■ GIVEN REQUEST ■
Rewrite the listing below with every "photograph" replaced by "image" and all other text kept the same. Leave the pictures out of your answer.

(Excerpts of spatial question data)
↓↓↓

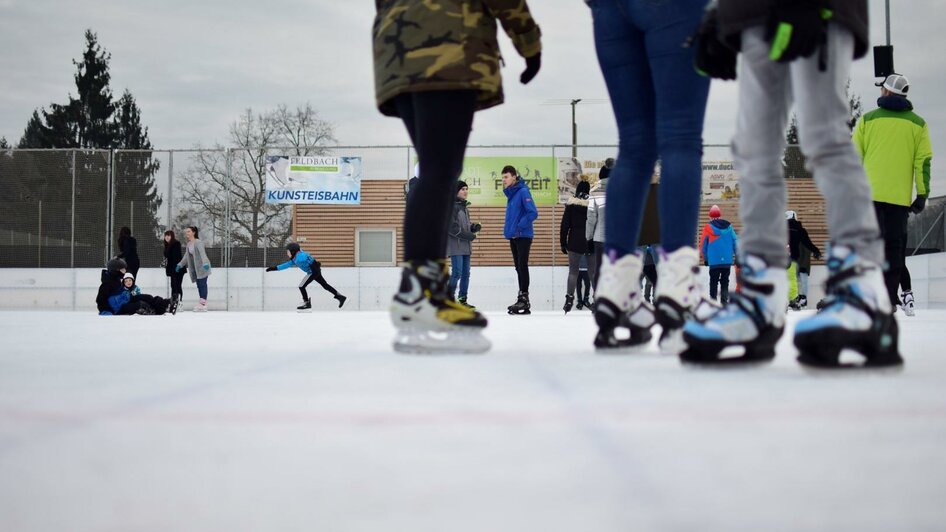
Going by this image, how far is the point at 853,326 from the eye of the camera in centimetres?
152

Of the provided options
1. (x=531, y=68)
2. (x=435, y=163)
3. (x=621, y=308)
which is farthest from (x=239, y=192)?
(x=621, y=308)

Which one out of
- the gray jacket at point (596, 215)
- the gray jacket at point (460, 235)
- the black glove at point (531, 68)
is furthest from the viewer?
the gray jacket at point (460, 235)

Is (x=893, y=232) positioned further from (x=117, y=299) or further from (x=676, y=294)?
(x=117, y=299)

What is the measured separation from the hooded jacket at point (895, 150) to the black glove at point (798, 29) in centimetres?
462

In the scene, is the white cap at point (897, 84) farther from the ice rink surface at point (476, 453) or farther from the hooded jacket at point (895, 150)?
the ice rink surface at point (476, 453)

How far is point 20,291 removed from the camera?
1458 cm

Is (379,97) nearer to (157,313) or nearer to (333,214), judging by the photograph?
(157,313)

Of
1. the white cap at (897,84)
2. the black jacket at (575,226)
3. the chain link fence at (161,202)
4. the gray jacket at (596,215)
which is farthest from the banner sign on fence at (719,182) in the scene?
the white cap at (897,84)

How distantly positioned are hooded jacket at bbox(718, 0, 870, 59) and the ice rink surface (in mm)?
707

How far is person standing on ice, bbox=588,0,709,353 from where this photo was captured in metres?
2.25

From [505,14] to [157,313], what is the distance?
8.78m

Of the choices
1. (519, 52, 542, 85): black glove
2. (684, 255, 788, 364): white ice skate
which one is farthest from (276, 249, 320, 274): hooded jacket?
(684, 255, 788, 364): white ice skate

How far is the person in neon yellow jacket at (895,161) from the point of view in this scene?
5.66 metres

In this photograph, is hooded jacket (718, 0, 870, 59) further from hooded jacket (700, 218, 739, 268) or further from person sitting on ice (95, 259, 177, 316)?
hooded jacket (700, 218, 739, 268)
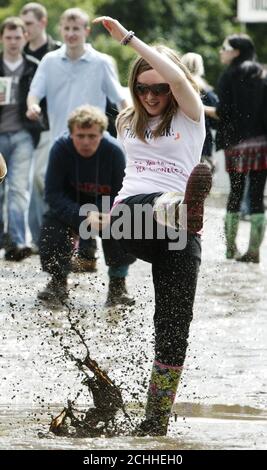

↑↑↑

■ SOLUTION FOR THIS PROBLEM ■
Going by this image, how far is the point at 853,326 from the eye of the camera in centimetres?
152

Of the provided options
1. (x=531, y=68)
2. (x=435, y=163)
3. (x=621, y=308)
which is farthest from (x=239, y=192)?
(x=621, y=308)

Which one out of
- the gray jacket at point (596, 215)
- the gray jacket at point (460, 235)
- the black glove at point (531, 68)
is furthest from the viewer?
the gray jacket at point (460, 235)

Is (x=893, y=232) positioned further from (x=117, y=299) or further from (x=676, y=294)?
(x=117, y=299)

What is the measured separation from the hooded jacket at point (895, 150) to the black glove at point (798, 29) in centimetres?
462

In the scene, is the white cap at point (897, 84) farther from the ice rink surface at point (476, 453) or farther from the hooded jacket at point (895, 150)?
the ice rink surface at point (476, 453)

How far is point 20,291 removed from the camera?
1458 cm

Is (379,97) nearer to (157,313) or nearer to (333,214), judging by the image?
(157,313)

Of
1. the white cap at (897,84)
2. the black jacket at (575,226)
3. the chain link fence at (161,202)
4. the gray jacket at (596,215)
which is farthest from the banner sign on fence at (719,182) in the scene?
the white cap at (897,84)

How distantly positioned are hooded jacket at bbox(718, 0, 870, 59) and the ice rink surface (in mm)?
707

How far is person standing on ice, bbox=588,0,709,353 from where this photo was captured in metres?
2.25

From [505,14] to [157,313], what is the distance?
8.78m

Of the choices
1. (519, 52, 542, 85): black glove
2. (684, 255, 788, 364): white ice skate
which one is farthest from (276, 249, 320, 274): hooded jacket?
(684, 255, 788, 364): white ice skate

How far is the person in neon yellow jacket at (895,161) from the point of view in this scene?
5.66 metres

In this image, is hooded jacket (718, 0, 870, 59) further from hooded jacket (700, 218, 739, 268) or further from person sitting on ice (95, 259, 177, 316)?
hooded jacket (700, 218, 739, 268)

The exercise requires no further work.